# Aim:
Count the lines below that contain the string "bbox", treating uppercase and lowercase as different. Reply with the number alone.

# Data entries:
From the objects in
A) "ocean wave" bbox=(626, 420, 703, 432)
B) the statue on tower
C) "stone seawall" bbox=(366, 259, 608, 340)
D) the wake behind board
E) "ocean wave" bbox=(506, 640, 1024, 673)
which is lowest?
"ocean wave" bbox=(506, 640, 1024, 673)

---

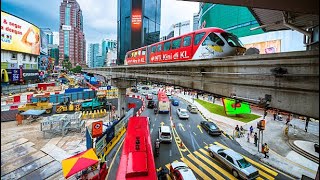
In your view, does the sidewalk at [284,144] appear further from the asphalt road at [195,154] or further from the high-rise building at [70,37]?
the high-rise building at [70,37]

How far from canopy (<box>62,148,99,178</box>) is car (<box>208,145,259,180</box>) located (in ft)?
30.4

# Response:
4